Rivlin used a translator to speak with the French students, stating his happiness to meet new immigrants.  Samaria Regional Council head Yossi Dagan added, “The president came here because he loves Samaria and he loves you.”

During the school assembly, Rivlin described the rich history of Samaria and affirmed that settlements such as Peduel are as much a part of Israel as Tel Aviv.

“It [Samaria] connects the Biblical kingdom of Israel with the modern state.  Those who live here know that we will never again lend our hand to the dissolution of Jewish sovereignty,” Rivlin said.  “We did not come to Israel because we fled the Holocaust or pogroms; we came and we will continue to settle it out of happiness and joy and the understanding that this is our land.”

“Every stone and tree tells a story,” Rivlin added about Peduel.  “The geography, much like the archeology of Samaria, is like the photographs of a family album.  Those who live here live in the middle of a lesson in history, in Bible, in citizenship and love of the land.”  (JPost)

Districts of Israel map

Districts of Israel

During the assembly attended by several hundred students and many of their parents, the president sang along with several pupils performing the Hebrew song “Jerusalem of Gold” by Naomi Shemer.

From his seat in the front row, Rivlin sang into a microphone and, near the song’s end, took a verse solo: “Jerusalem of gold and of bronze and of light.  Behold, I am a violin for all your songs.”  (Arutz 7)

Shemer composed the well-known song while parts of Jerusalem and Judea-Samaria were under the Jordanian siege, between 1949 and 1967.  Jordan occupied and, in a largely unrecognized move, annexed the territory, naming
it the Hashemite Kingdom’s “West Bank.”

“Sometimes, people talk of the state of Tel Aviv or the state of Jerusalem, the Jewish state and the state of Israel,” Rivlin said before the assembly in the courtyard.  “Those who live here know that there is no such thing as the state of Tel Aviv or the state of Jerusalem.  There is just one country, the state of Israel.

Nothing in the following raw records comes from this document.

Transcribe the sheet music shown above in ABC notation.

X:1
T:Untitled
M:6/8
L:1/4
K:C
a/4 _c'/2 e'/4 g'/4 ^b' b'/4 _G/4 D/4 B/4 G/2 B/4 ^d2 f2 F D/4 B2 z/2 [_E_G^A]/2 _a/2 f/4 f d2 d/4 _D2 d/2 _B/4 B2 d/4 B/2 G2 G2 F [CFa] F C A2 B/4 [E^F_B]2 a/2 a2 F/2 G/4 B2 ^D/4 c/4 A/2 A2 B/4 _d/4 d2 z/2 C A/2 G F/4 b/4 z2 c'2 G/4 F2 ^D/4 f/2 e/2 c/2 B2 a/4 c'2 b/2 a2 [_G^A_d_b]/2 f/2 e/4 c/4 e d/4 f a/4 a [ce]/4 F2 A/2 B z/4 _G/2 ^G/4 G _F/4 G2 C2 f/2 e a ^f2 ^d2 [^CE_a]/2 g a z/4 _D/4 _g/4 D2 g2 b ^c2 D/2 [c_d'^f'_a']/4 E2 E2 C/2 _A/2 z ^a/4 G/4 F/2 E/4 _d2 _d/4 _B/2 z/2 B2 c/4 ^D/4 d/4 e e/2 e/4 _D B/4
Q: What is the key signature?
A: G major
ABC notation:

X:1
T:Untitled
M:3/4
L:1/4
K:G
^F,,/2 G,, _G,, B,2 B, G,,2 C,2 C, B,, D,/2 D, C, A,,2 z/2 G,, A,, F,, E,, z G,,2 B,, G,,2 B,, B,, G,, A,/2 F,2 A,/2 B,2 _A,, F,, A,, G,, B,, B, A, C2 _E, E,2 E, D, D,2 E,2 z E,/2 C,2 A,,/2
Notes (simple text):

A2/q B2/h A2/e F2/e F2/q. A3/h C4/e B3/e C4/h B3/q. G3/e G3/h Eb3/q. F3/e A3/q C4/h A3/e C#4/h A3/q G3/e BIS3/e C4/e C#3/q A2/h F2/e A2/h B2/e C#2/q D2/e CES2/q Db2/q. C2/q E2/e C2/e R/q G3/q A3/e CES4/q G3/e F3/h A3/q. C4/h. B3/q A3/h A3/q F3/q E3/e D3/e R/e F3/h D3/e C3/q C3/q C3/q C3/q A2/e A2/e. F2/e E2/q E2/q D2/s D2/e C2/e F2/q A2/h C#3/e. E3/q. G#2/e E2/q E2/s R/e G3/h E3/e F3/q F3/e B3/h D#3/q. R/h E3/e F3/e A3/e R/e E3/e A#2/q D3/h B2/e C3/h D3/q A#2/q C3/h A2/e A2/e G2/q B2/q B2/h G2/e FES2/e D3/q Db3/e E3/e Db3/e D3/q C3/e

On Monday, at the president’s residence, Rivlin spoke with a group of elected officials from Jewish settlements, emphasizing his support for residents there and affirming that settling the Land of Israel is the historical right of the Jewish People

Our right to this land is not a matter of political debate.  It is a basic fact of modern Zionism.  We must not give anyone the sense that we are in any doubt about our right to our land.  For me, the settlement of the land of Israel is an expression of that right, our historical right, our national right, stemming from a love for the land of Israel, [and] from a recognition of our roots, which come together here.”